→ **Given exercise**:
Please write out, word for word, the part of the records below that opens with the line containing "How much of" and closes with the line containing "(162,679) → (981,915) → (286,944)", including both of those lines.

[Dataset entries]
┄┄┄┄┄┄┄┄┄┄
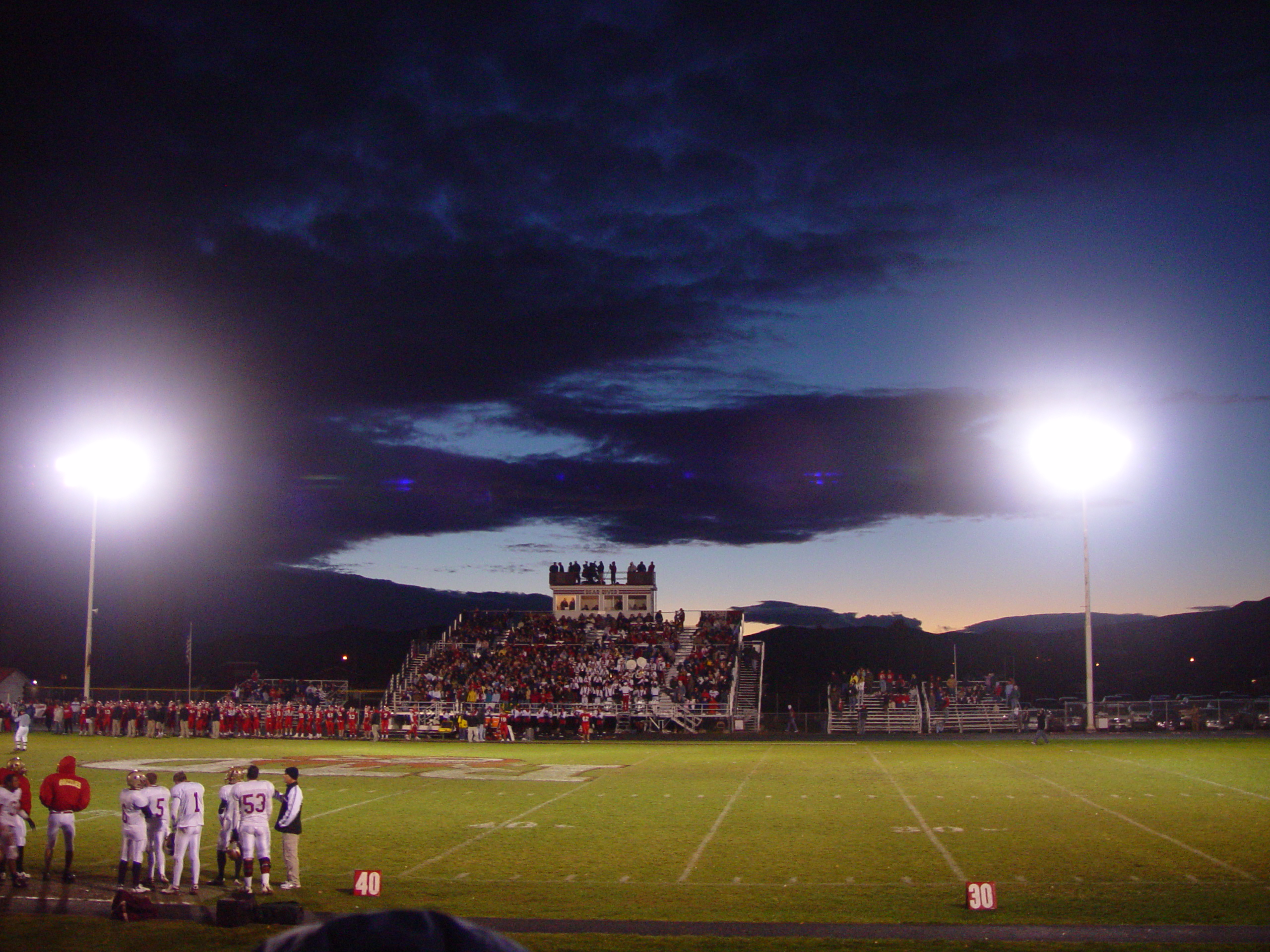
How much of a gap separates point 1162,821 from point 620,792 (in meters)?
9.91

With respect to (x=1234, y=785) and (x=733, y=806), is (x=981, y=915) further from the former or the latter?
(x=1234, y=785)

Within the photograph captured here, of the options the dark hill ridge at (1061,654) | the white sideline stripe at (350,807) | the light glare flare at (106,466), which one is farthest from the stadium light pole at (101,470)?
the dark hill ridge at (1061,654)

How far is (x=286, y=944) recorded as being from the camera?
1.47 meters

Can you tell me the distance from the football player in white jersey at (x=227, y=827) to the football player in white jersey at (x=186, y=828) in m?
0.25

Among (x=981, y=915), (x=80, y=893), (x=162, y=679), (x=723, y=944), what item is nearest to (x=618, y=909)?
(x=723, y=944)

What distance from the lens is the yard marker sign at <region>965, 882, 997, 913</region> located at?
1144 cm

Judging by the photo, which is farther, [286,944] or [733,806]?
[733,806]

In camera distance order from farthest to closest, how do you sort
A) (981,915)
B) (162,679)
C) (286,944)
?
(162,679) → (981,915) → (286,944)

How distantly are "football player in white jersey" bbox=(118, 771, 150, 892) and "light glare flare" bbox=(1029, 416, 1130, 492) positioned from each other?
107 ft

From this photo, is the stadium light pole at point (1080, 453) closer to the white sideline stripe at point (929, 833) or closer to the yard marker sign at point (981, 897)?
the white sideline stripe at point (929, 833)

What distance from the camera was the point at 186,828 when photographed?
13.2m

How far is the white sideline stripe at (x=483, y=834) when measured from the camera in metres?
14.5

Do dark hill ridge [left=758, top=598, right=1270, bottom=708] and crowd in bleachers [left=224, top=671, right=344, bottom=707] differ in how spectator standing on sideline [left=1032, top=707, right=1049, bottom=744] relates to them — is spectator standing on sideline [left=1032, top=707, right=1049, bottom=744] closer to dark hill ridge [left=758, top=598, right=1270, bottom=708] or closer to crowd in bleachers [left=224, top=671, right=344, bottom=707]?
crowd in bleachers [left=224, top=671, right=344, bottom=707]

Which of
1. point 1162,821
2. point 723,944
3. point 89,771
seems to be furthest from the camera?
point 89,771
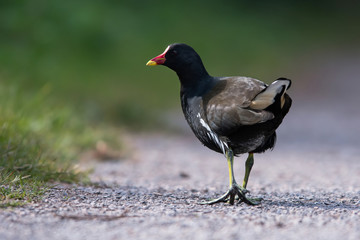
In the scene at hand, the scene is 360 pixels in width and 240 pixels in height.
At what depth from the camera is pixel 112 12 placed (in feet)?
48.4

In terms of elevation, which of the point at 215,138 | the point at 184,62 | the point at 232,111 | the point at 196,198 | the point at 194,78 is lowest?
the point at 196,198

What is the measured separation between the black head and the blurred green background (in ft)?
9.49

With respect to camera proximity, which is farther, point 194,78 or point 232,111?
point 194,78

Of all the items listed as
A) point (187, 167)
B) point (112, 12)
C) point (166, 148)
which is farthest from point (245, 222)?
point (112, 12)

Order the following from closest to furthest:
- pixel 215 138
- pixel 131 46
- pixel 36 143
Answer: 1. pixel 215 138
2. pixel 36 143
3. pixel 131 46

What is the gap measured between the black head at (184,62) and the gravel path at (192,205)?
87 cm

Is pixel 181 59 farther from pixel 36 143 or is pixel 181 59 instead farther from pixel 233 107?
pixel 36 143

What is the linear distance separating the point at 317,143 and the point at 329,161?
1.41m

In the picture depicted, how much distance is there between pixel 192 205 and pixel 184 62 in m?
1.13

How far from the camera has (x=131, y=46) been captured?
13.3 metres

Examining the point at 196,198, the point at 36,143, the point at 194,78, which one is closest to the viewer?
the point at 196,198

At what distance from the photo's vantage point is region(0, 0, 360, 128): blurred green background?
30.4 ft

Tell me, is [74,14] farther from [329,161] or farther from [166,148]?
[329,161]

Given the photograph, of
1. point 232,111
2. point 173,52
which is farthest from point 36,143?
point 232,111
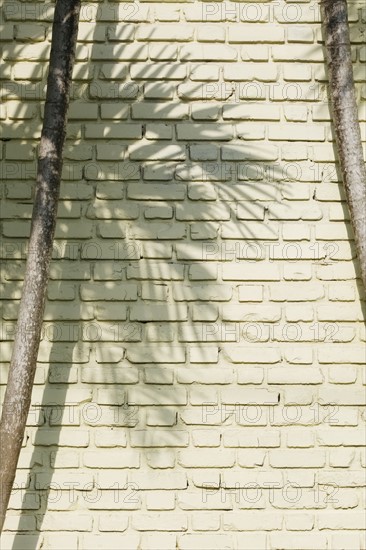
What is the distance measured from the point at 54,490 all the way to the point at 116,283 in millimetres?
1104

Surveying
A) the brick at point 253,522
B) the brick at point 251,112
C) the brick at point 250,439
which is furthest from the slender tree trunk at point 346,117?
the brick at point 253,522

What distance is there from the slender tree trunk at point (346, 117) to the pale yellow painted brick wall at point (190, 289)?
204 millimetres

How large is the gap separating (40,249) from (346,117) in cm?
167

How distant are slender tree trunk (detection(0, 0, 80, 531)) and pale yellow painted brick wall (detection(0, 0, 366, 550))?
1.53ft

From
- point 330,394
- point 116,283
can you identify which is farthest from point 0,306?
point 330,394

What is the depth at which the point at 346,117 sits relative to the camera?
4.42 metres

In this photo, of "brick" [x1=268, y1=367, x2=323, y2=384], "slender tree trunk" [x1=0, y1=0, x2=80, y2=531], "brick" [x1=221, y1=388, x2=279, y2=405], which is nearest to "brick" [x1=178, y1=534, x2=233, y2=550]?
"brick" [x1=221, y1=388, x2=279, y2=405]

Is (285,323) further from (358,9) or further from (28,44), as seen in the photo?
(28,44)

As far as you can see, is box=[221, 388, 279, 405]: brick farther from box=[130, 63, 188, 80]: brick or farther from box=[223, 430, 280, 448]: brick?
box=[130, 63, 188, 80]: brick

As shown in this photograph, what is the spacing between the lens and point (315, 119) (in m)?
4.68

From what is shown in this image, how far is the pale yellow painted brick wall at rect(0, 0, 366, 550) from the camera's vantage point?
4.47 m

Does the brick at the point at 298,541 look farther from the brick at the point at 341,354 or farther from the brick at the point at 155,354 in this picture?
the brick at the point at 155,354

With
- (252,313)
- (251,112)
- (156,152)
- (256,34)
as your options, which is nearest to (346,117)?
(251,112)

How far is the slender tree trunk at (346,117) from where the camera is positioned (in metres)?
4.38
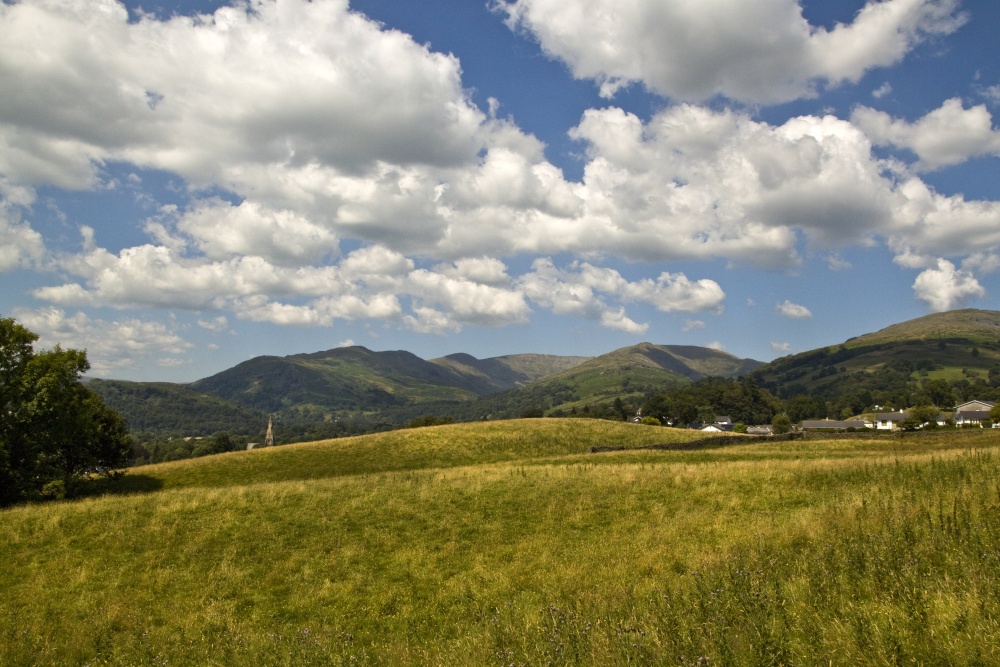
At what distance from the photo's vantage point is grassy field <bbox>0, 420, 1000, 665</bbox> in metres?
┄┄┄┄┄┄┄┄┄┄
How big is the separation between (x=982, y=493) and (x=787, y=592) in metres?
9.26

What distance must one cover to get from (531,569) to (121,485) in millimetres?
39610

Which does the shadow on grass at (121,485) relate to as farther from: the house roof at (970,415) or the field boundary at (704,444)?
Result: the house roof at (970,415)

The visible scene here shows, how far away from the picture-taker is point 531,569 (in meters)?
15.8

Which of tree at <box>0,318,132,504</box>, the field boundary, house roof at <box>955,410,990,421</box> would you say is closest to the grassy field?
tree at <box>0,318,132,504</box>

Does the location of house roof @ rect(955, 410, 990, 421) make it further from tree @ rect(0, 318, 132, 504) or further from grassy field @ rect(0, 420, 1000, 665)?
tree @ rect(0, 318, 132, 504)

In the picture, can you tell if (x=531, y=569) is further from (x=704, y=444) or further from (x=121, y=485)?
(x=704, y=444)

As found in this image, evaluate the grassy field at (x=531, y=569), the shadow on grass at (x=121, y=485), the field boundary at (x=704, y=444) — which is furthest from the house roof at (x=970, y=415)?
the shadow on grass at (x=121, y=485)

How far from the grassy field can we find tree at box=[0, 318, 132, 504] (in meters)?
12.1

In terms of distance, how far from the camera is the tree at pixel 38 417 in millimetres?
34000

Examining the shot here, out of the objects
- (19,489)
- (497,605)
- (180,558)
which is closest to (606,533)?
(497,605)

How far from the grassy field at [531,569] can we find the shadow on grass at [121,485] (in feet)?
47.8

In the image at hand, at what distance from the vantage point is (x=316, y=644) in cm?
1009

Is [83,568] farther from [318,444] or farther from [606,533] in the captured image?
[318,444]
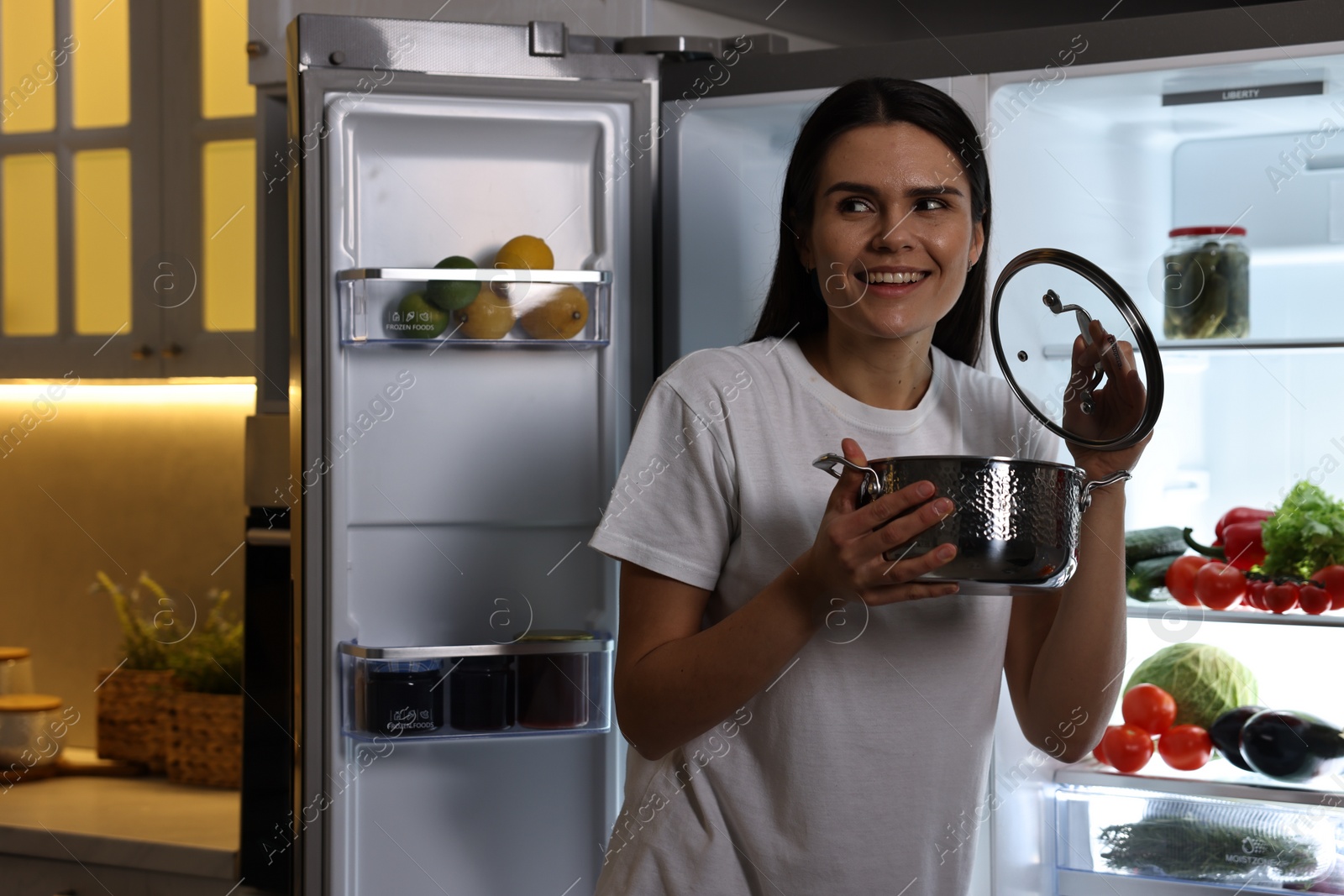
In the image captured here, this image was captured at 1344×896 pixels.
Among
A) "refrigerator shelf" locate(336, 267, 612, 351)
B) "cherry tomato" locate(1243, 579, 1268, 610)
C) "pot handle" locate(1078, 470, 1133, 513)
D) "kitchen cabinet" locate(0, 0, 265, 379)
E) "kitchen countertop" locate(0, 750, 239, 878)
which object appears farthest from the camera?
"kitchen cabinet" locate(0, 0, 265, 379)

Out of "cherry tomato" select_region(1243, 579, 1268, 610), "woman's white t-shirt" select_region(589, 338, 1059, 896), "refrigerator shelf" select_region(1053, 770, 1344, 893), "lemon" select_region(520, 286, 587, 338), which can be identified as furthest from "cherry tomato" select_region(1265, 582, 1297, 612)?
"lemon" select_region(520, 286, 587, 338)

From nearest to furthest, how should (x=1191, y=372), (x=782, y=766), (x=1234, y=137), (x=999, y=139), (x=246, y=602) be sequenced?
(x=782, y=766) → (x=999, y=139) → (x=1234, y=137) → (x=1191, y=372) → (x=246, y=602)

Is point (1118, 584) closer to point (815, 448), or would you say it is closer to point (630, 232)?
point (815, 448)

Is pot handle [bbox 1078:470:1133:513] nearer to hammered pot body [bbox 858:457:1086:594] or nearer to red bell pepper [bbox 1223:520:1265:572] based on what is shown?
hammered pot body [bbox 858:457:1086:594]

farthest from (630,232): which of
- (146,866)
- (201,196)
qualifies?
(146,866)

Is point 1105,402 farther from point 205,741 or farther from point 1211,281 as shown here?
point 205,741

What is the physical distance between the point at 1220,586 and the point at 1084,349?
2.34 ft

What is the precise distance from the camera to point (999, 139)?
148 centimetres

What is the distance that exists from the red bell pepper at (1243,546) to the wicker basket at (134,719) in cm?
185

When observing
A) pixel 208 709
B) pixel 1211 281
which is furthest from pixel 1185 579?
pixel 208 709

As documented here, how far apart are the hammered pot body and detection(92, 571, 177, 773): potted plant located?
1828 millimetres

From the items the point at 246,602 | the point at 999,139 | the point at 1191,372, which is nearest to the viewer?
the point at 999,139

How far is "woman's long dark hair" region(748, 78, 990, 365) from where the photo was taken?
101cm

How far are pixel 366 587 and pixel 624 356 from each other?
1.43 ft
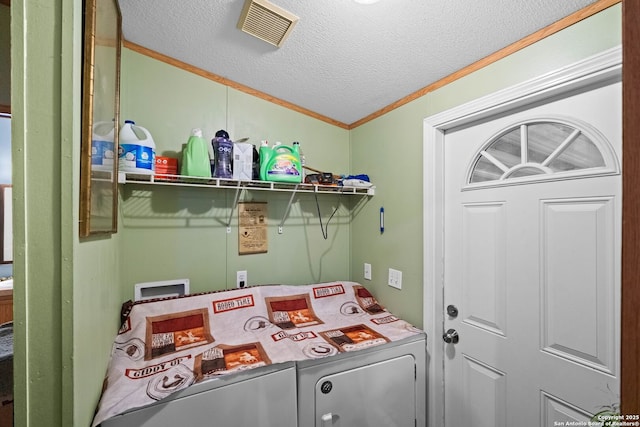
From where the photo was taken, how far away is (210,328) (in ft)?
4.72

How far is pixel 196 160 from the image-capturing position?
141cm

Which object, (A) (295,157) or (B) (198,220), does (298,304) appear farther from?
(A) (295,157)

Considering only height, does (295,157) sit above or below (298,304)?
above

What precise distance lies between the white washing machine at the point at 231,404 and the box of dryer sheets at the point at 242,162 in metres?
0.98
┄┄┄┄┄┄┄┄┄┄
→ **Completed exercise**:
How much of a gap separates point 1162,821 from point 620,792 (in meters)?
9.91

With respect to (x=1234, y=785) and (x=733, y=806), is (x=981, y=915) further from the former or the latter?
(x=1234, y=785)

Within the photograph captured here, of the options the dark hill ridge at (1061,654) | the white sideline stripe at (350,807) | the light glare flare at (106,466), which one is farthest from the stadium light pole at (101,470)?
the dark hill ridge at (1061,654)

How far is (x=286, y=944) recorded as being from the camera?
1.47 meters

Can you tell me the distance from the football player in white jersey at (x=227, y=827) to the football player in white jersey at (x=186, y=828) in m?
0.25

Among (x=981, y=915), (x=80, y=893), (x=162, y=679), (x=723, y=944), what item is nearest to (x=618, y=909)?
(x=723, y=944)

What distance from the lens is the yard marker sign at <region>965, 882, 997, 913</region> located at?
1144 cm

Judging by the photo, which is farther, [286,944] or [733,806]?
[733,806]

In camera distance order from farthest to closest, how do you sort
A) (981,915)
B) (162,679)
C) (286,944)
?
(162,679) → (981,915) → (286,944)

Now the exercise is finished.